The migration of people from rural to urban centres is no longer the largest flow of internal migration according to the Rural-Urban Migration and Urbanisation in Bhutan report.

National Statistics Bureau (NSB) report released yesterday stated that rural-to-rural migration has become the largest internal migration flow and migrant flows from urban areas to rural and other urban areas.

More than half (52 percent) of all recent migrants originating in rural areas did not move to an urban centre, but to another rural area and 47,000 people moved from rural to urban areas in the five years preceding the 2017 census. It was also recorded that another 29,000 moved in the other direction, from urban to rural areas in the same period.

Migration is a change of place of usual residence from one area to another and thereby crossing an administrative border according to NSB’s definition. While internal migration in this report refers to the migration between gewogs or towns.

The top reason for migration was related to employment.

Deputy chief statistical officer Pema Namgay said if a sole bread earner was transferred to a different workplace, the dependents migrate too, mostly for public servants. Other reasons for internal migration were education, training and marriage.

“The top three reasons for movement for men are employment, education and transfer. For women, the transfer of husband is the top reason followed by education and employment,” Pema Namgay said, adding 65 households in 13 gewogs and seven tshogpas were interviewed for the report.

The report stated that the government plays an important role in maintaining high levels of migration. “Migration related to education and training is strongly concentrated in the age group 10-24, migration related to employment was mostly among those in age group of 25 and 64, and marriage migration shows a moderate concentration in the age group of 20-34.”

The report has also observed a change in the pattern of internal migration where in the past, rural-to-urban migration made up the largest internal migrant flow, however, this was not the case anymore.

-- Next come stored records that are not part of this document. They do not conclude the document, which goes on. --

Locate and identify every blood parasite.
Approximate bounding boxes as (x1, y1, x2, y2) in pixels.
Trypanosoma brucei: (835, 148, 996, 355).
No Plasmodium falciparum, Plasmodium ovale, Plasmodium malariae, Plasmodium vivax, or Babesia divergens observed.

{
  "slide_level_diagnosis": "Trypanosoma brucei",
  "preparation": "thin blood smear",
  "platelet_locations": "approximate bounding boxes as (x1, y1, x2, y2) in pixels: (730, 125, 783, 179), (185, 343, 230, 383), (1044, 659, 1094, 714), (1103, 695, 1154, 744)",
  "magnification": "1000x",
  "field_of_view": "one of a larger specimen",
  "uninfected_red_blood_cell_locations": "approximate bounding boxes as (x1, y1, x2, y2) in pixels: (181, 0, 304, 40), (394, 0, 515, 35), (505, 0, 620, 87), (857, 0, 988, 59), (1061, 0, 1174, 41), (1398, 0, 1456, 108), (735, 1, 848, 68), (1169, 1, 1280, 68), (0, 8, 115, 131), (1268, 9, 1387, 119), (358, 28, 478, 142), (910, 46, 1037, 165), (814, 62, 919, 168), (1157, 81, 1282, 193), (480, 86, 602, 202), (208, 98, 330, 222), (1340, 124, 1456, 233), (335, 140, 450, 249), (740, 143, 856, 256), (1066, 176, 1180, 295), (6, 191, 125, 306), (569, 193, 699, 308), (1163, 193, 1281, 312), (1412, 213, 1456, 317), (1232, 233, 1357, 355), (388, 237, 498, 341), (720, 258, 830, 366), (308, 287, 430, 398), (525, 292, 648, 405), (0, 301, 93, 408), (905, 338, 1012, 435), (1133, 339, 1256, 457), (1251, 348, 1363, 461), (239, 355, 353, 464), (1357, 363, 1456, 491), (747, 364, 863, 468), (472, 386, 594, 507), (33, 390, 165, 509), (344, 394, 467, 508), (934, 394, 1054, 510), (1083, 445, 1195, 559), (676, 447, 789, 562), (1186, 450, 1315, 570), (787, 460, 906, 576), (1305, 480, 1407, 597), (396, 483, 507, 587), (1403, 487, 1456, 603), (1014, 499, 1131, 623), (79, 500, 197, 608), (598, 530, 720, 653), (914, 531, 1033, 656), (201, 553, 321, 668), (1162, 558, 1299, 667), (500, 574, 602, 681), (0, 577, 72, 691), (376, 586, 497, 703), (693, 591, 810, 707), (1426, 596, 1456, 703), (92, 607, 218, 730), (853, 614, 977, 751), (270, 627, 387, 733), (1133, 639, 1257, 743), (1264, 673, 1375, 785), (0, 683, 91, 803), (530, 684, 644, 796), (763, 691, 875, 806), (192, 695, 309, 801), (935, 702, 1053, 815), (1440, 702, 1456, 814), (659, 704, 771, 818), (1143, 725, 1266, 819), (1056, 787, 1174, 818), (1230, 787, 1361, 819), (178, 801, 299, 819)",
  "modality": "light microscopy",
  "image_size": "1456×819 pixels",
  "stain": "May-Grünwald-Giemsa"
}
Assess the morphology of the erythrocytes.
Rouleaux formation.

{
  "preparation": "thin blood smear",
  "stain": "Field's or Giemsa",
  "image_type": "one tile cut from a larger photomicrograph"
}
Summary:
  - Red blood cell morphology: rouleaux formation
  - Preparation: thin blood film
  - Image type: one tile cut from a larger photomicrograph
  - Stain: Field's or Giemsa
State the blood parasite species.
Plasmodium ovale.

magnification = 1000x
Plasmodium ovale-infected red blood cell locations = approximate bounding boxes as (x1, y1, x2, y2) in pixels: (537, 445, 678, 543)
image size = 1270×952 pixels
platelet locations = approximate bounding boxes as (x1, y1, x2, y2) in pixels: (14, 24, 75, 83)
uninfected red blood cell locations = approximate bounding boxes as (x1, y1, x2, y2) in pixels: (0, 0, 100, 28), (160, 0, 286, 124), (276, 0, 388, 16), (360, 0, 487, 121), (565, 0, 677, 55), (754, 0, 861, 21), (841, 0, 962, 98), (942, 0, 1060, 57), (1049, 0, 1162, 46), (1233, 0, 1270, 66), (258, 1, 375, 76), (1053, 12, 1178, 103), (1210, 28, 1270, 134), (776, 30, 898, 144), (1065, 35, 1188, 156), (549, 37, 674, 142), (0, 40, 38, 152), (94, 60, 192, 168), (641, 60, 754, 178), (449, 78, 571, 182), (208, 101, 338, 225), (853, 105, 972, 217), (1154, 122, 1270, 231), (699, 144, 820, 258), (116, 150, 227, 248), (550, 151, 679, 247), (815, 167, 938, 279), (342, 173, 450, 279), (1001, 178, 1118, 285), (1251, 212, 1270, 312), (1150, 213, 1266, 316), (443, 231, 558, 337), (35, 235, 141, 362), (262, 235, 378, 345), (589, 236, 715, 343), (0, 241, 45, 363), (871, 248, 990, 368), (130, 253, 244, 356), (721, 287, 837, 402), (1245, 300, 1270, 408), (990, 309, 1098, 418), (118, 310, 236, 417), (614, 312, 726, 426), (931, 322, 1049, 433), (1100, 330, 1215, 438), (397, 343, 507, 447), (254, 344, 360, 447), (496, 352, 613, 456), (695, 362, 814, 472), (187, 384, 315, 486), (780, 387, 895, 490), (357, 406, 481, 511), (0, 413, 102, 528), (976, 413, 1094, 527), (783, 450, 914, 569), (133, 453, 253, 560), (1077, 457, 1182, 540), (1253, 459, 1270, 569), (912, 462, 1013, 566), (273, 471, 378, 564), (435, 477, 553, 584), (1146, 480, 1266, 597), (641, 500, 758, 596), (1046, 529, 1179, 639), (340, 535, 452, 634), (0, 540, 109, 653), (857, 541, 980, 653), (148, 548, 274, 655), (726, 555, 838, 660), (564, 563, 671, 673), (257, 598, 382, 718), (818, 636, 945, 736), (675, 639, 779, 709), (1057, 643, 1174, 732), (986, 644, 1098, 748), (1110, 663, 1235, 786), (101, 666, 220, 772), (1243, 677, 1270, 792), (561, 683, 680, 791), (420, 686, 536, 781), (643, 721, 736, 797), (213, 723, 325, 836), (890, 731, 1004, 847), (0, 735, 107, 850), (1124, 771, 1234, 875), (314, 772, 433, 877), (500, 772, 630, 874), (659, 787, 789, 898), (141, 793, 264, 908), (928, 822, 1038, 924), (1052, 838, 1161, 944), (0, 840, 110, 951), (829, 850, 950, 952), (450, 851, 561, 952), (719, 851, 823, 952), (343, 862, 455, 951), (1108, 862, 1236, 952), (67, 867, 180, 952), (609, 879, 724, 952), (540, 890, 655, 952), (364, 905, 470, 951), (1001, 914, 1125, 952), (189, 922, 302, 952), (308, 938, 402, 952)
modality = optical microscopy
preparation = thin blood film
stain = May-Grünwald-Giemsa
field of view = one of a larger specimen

In the last five years before the 2017 census, more migrants moved between rural areas and increasing numbers were moving between urban areas. “The slowing down of net rural-to-urban migration has led to the urbanisation rates that have decreased since 2005 census.”

The report recommended the government deal with negative effects of rural depopulation, improve the urban sector to address unemployment in the urban, and improve statistics and administrative information.

“Government must implement effective policies to facilitate the creation of productive employment in the urban sector, particularly for young entrants to the labour market,” the report stated. “Town planning capacity should be sufficiently developed and implemented to avoid environmental degradation and inadequate infrastructure.”

The findings of the report also recommended re-allocation of government services from the capital and development of secondary and smaller towns, which would reduce pressure on land and services in the capital.

“The government should replace the current administrative population registration with a population register.”